Researchers from Spotify, the popular streaming service, have filed a patent on a technology that could in the future be used to improve music suggestions. While this sounds interesting and promising, the controversial bit about this technology is that it involves tracking and using the recordings of user's voices so that an algorithm can 'judge' the mood of a person and suggest them apt music tracks.
In the search for a better way to find a user's preferences or suitable music, Spotify could rely on listeners' voices, among other things, in the future. According to the patent, prosodic information, such as intonation or rhythm of the voice, could be used to determine the user's mood. Based on this, appropriate songs or musicians could then be suggested.
In addition to the voice of a user, background noises could also be included in such suggestions. These could be used, for example, to determine whether the listener is alone or surrounded by other people.
Optimizing music suggestions through speech recognition
One of the reasons for such research is the technology currently used to "get to know" users. This often involves filling out long and time-consuming dialogues or selecting a list of preferred musicians to receive personalized suggestions based on them.
According to the patent, "an entirely different approach to collecting taste attributes of a user" is needed. The goal is to make manual input at least partially unnecessary. This is exactly where the analysis of an audio signal, i.e. speech and background noise, is supposed to come in.
What speech can reveal about a user
The patent gives some examples of what the new system should be able to recognize. In addition to just understandimg what a user has said, it should also be able to filter out metadata. This includes, for example, the emotional state, gender, age and possible accent of the user.
Based on the background noises it could also possible to recognize the environment. This includes not only whether you are in a train, car, park or shop, but also whether you are alone, in a small group or at a party.

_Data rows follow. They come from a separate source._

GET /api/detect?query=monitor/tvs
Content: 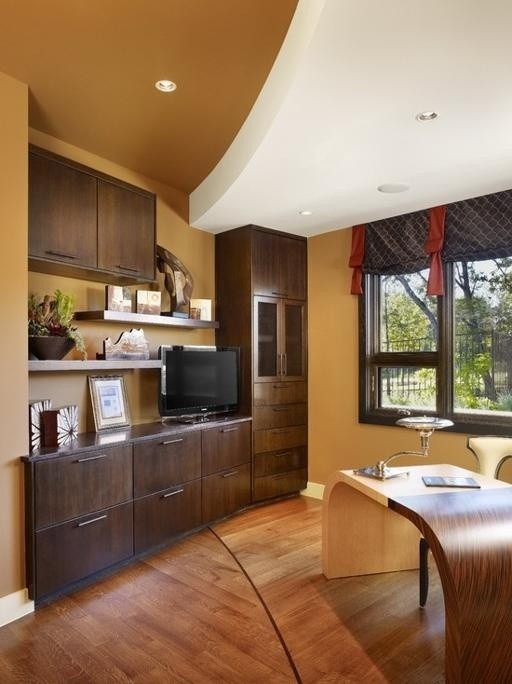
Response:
[158,344,242,424]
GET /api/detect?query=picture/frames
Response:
[88,374,131,433]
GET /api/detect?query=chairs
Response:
[420,435,511,606]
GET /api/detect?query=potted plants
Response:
[28,290,88,360]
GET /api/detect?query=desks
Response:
[322,463,511,684]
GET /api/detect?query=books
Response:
[422,476,481,488]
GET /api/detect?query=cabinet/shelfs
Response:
[201,422,252,525]
[28,309,220,370]
[28,141,156,286]
[33,443,134,598]
[215,223,309,508]
[133,431,201,556]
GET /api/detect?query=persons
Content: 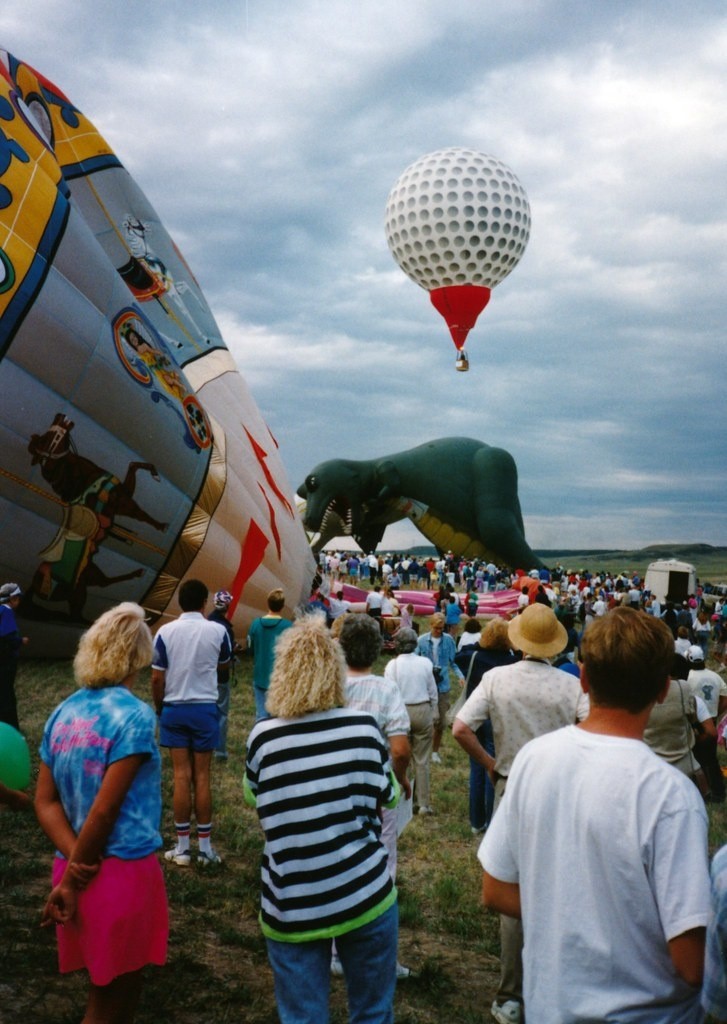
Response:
[151,580,233,868]
[0,550,727,1024]
[475,608,712,1024]
[245,589,293,721]
[244,622,402,1024]
[35,602,170,1024]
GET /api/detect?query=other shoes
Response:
[471,823,487,834]
[164,848,191,867]
[330,956,344,977]
[432,752,441,764]
[396,962,409,978]
[197,851,222,867]
[418,807,434,815]
[492,1000,522,1024]
[716,666,726,672]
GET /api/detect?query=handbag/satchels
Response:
[445,683,468,728]
[693,769,711,799]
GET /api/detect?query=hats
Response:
[508,603,568,658]
[212,590,234,610]
[0,583,23,602]
[688,645,705,663]
[710,614,719,621]
[587,593,593,597]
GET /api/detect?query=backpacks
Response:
[719,624,727,643]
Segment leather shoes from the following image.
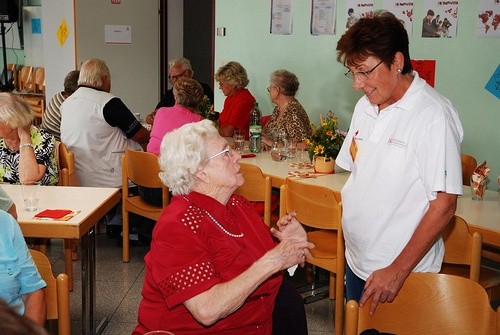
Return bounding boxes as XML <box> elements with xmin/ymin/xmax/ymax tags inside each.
<box><xmin>117</xmin><ymin>234</ymin><xmax>152</xmax><ymax>248</ymax></box>
<box><xmin>105</xmin><ymin>224</ymin><xmax>139</xmax><ymax>238</ymax></box>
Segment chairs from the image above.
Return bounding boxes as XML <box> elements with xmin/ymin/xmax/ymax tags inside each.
<box><xmin>22</xmin><ymin>249</ymin><xmax>70</xmax><ymax>335</ymax></box>
<box><xmin>121</xmin><ymin>148</ymin><xmax>169</xmax><ymax>263</ymax></box>
<box><xmin>7</xmin><ymin>64</ymin><xmax>45</xmax><ymax>127</ymax></box>
<box><xmin>56</xmin><ymin>142</ymin><xmax>78</xmax><ymax>186</ymax></box>
<box><xmin>238</xmin><ymin>163</ymin><xmax>500</xmax><ymax>335</ymax></box>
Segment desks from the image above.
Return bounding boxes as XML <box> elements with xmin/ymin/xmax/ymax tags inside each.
<box><xmin>0</xmin><ymin>184</ymin><xmax>122</xmax><ymax>335</ymax></box>
<box><xmin>225</xmin><ymin>137</ymin><xmax>500</xmax><ymax>260</ymax></box>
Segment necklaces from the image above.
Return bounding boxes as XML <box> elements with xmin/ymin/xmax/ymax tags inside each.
<box><xmin>184</xmin><ymin>196</ymin><xmax>244</xmax><ymax>237</ymax></box>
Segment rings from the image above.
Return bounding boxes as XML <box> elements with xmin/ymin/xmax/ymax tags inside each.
<box><xmin>303</xmin><ymin>249</ymin><xmax>305</xmax><ymax>256</ymax></box>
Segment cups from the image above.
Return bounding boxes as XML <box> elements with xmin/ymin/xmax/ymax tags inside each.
<box><xmin>232</xmin><ymin>129</ymin><xmax>245</xmax><ymax>154</ymax></box>
<box><xmin>21</xmin><ymin>180</ymin><xmax>40</xmax><ymax>212</ymax></box>
<box><xmin>0</xmin><ymin>182</ymin><xmax>10</xmax><ymax>197</ymax></box>
<box><xmin>296</xmin><ymin>151</ymin><xmax>308</xmax><ymax>163</ymax></box>
<box><xmin>470</xmin><ymin>176</ymin><xmax>488</xmax><ymax>201</ymax></box>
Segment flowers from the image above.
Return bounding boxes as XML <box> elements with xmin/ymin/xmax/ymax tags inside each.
<box><xmin>305</xmin><ymin>110</ymin><xmax>345</xmax><ymax>162</ymax></box>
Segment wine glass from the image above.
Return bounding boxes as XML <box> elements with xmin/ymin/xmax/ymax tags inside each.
<box><xmin>273</xmin><ymin>131</ymin><xmax>286</xmax><ymax>162</ymax></box>
<box><xmin>286</xmin><ymin>140</ymin><xmax>297</xmax><ymax>165</ymax></box>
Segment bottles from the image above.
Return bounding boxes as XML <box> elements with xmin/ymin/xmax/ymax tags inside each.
<box><xmin>249</xmin><ymin>103</ymin><xmax>262</xmax><ymax>153</ymax></box>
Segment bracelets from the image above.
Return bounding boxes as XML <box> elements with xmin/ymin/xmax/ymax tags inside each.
<box><xmin>19</xmin><ymin>144</ymin><xmax>34</xmax><ymax>149</ymax></box>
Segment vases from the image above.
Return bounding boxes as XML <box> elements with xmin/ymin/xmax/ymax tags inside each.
<box><xmin>315</xmin><ymin>157</ymin><xmax>335</xmax><ymax>173</ymax></box>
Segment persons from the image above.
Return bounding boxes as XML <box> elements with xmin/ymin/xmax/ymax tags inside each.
<box><xmin>346</xmin><ymin>8</ymin><xmax>359</xmax><ymax>28</ymax></box>
<box><xmin>131</xmin><ymin>119</ymin><xmax>315</xmax><ymax>335</ymax></box>
<box><xmin>60</xmin><ymin>58</ymin><xmax>150</xmax><ymax>247</ymax></box>
<box><xmin>336</xmin><ymin>9</ymin><xmax>463</xmax><ymax>335</ymax></box>
<box><xmin>145</xmin><ymin>57</ymin><xmax>214</xmax><ymax>125</ymax></box>
<box><xmin>261</xmin><ymin>69</ymin><xmax>313</xmax><ymax>150</ymax></box>
<box><xmin>0</xmin><ymin>184</ymin><xmax>17</xmax><ymax>220</ymax></box>
<box><xmin>215</xmin><ymin>61</ymin><xmax>256</xmax><ymax>141</ymax></box>
<box><xmin>0</xmin><ymin>209</ymin><xmax>48</xmax><ymax>326</ymax></box>
<box><xmin>442</xmin><ymin>18</ymin><xmax>453</xmax><ymax>29</ymax></box>
<box><xmin>41</xmin><ymin>70</ymin><xmax>80</xmax><ymax>141</ymax></box>
<box><xmin>0</xmin><ymin>92</ymin><xmax>59</xmax><ymax>248</ymax></box>
<box><xmin>0</xmin><ymin>296</ymin><xmax>48</xmax><ymax>335</ymax></box>
<box><xmin>422</xmin><ymin>9</ymin><xmax>441</xmax><ymax>38</ymax></box>
<box><xmin>138</xmin><ymin>78</ymin><xmax>206</xmax><ymax>205</ymax></box>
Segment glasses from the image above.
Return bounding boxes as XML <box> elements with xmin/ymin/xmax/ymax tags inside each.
<box><xmin>219</xmin><ymin>81</ymin><xmax>227</xmax><ymax>86</ymax></box>
<box><xmin>267</xmin><ymin>86</ymin><xmax>279</xmax><ymax>92</ymax></box>
<box><xmin>344</xmin><ymin>53</ymin><xmax>388</xmax><ymax>80</ymax></box>
<box><xmin>202</xmin><ymin>146</ymin><xmax>233</xmax><ymax>162</ymax></box>
<box><xmin>169</xmin><ymin>69</ymin><xmax>189</xmax><ymax>81</ymax></box>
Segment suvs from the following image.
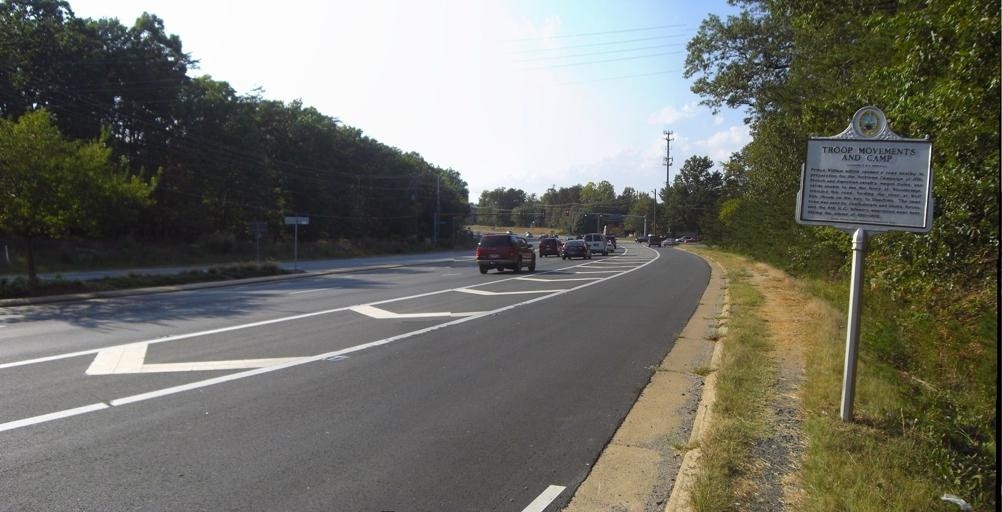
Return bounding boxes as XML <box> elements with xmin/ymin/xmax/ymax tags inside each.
<box><xmin>476</xmin><ymin>232</ymin><xmax>537</xmax><ymax>275</ymax></box>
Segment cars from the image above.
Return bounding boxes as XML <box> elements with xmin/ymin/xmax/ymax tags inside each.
<box><xmin>633</xmin><ymin>232</ymin><xmax>698</xmax><ymax>249</ymax></box>
<box><xmin>504</xmin><ymin>229</ymin><xmax>617</xmax><ymax>261</ymax></box>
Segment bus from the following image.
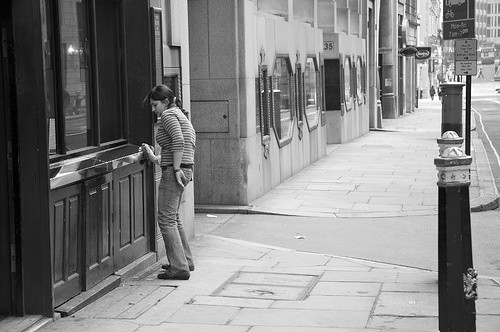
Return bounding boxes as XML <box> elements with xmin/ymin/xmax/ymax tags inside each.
<box><xmin>481</xmin><ymin>42</ymin><xmax>496</xmax><ymax>64</ymax></box>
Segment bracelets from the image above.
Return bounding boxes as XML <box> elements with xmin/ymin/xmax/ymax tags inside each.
<box><xmin>174</xmin><ymin>169</ymin><xmax>181</xmax><ymax>173</ymax></box>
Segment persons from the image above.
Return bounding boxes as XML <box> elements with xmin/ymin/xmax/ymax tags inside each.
<box><xmin>141</xmin><ymin>83</ymin><xmax>196</xmax><ymax>280</ymax></box>
<box><xmin>429</xmin><ymin>64</ymin><xmax>485</xmax><ymax>100</ymax></box>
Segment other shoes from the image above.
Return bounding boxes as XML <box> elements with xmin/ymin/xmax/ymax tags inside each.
<box><xmin>157</xmin><ymin>271</ymin><xmax>190</xmax><ymax>280</ymax></box>
<box><xmin>161</xmin><ymin>264</ymin><xmax>194</xmax><ymax>271</ymax></box>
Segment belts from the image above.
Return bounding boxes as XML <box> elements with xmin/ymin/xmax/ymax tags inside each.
<box><xmin>168</xmin><ymin>165</ymin><xmax>192</xmax><ymax>168</ymax></box>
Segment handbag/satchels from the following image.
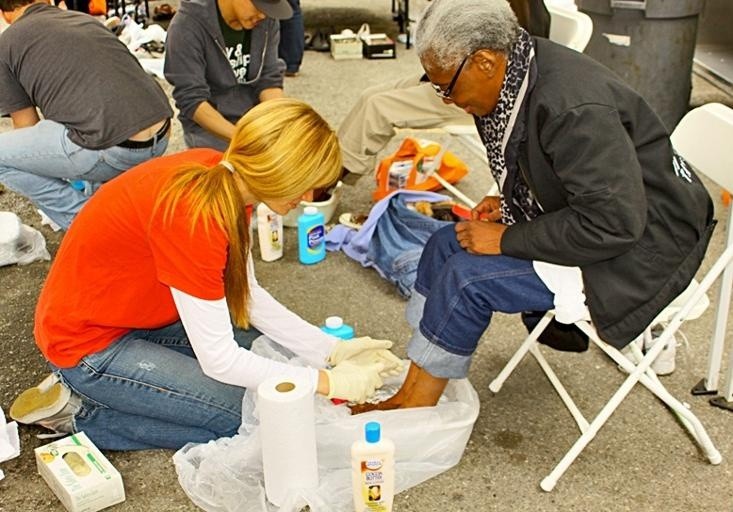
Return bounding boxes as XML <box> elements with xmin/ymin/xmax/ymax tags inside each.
<box><xmin>371</xmin><ymin>137</ymin><xmax>475</xmax><ymax>299</ymax></box>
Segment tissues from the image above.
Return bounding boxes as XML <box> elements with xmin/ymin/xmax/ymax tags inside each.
<box><xmin>33</xmin><ymin>430</ymin><xmax>125</xmax><ymax>512</ymax></box>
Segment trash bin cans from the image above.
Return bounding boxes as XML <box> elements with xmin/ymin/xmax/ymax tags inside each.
<box><xmin>567</xmin><ymin>0</ymin><xmax>706</xmax><ymax>137</ymax></box>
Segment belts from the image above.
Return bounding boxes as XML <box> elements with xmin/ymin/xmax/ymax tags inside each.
<box><xmin>118</xmin><ymin>118</ymin><xmax>171</xmax><ymax>150</ymax></box>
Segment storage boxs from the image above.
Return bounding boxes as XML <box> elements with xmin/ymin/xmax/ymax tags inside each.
<box><xmin>359</xmin><ymin>33</ymin><xmax>396</xmax><ymax>59</ymax></box>
<box><xmin>329</xmin><ymin>34</ymin><xmax>363</xmax><ymax>60</ymax></box>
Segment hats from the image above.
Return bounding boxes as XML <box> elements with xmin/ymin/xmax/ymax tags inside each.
<box><xmin>251</xmin><ymin>1</ymin><xmax>296</xmax><ymax>19</ymax></box>
<box><xmin>0</xmin><ymin>212</ymin><xmax>46</xmax><ymax>267</ymax></box>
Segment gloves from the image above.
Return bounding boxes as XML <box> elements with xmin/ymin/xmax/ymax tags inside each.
<box><xmin>315</xmin><ymin>335</ymin><xmax>402</xmax><ymax>404</ymax></box>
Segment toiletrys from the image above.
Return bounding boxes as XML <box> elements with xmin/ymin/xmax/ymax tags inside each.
<box><xmin>257</xmin><ymin>202</ymin><xmax>283</xmax><ymax>262</ymax></box>
<box><xmin>349</xmin><ymin>422</ymin><xmax>394</xmax><ymax>512</ymax></box>
<box><xmin>0</xmin><ymin>211</ymin><xmax>20</xmax><ymax>243</ymax></box>
<box><xmin>297</xmin><ymin>207</ymin><xmax>326</xmax><ymax>265</ymax></box>
<box><xmin>320</xmin><ymin>316</ymin><xmax>354</xmax><ymax>340</ymax></box>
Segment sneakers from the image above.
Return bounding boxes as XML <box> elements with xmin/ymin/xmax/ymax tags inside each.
<box><xmin>617</xmin><ymin>323</ymin><xmax>677</xmax><ymax>378</ymax></box>
<box><xmin>10</xmin><ymin>380</ymin><xmax>80</xmax><ymax>428</ymax></box>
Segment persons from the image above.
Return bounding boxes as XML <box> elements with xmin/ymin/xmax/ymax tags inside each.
<box><xmin>8</xmin><ymin>98</ymin><xmax>408</xmax><ymax>452</ymax></box>
<box><xmin>350</xmin><ymin>1</ymin><xmax>720</xmax><ymax>419</ymax></box>
<box><xmin>163</xmin><ymin>1</ymin><xmax>293</xmax><ymax>154</ymax></box>
<box><xmin>279</xmin><ymin>0</ymin><xmax>305</xmax><ymax>76</ymax></box>
<box><xmin>310</xmin><ymin>1</ymin><xmax>550</xmax><ymax>200</ymax></box>
<box><xmin>0</xmin><ymin>0</ymin><xmax>176</xmax><ymax>232</ymax></box>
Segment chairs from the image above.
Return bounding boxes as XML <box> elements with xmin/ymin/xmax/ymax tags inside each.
<box><xmin>420</xmin><ymin>3</ymin><xmax>593</xmax><ymax>208</ymax></box>
<box><xmin>488</xmin><ymin>101</ymin><xmax>733</xmax><ymax>493</ymax></box>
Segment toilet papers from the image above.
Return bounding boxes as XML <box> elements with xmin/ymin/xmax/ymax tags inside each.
<box><xmin>257</xmin><ymin>375</ymin><xmax>319</xmax><ymax>507</ymax></box>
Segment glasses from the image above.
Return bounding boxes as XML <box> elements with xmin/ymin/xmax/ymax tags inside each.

All of this information will then be combined with, for example, previous requests from the listener, their existing music library and also reviews from friends to make suggestions for upcoming content.
Audio recordings: what about privacy?
The system described leaves open how exactly Spotify intends to get this audio data from its users. It would be conceivable, for example, to have a function for direct voice input in the app. But what happens, for example, to recordings after they've been analyzed? And what about the results of these analyses themselves? These would be open questions.
However, since this is only a patent so far, we can only speculate about this. Unlocking the microphone for an app must be explicitly enabled by the user, so unwanted eavesdropping by Spotify is unlikely.
Furthermore, companies often patent technologies for themselves without these ultimately being found in the final products. It is therefore quite possible that such a feature will never be integrated into Spotify.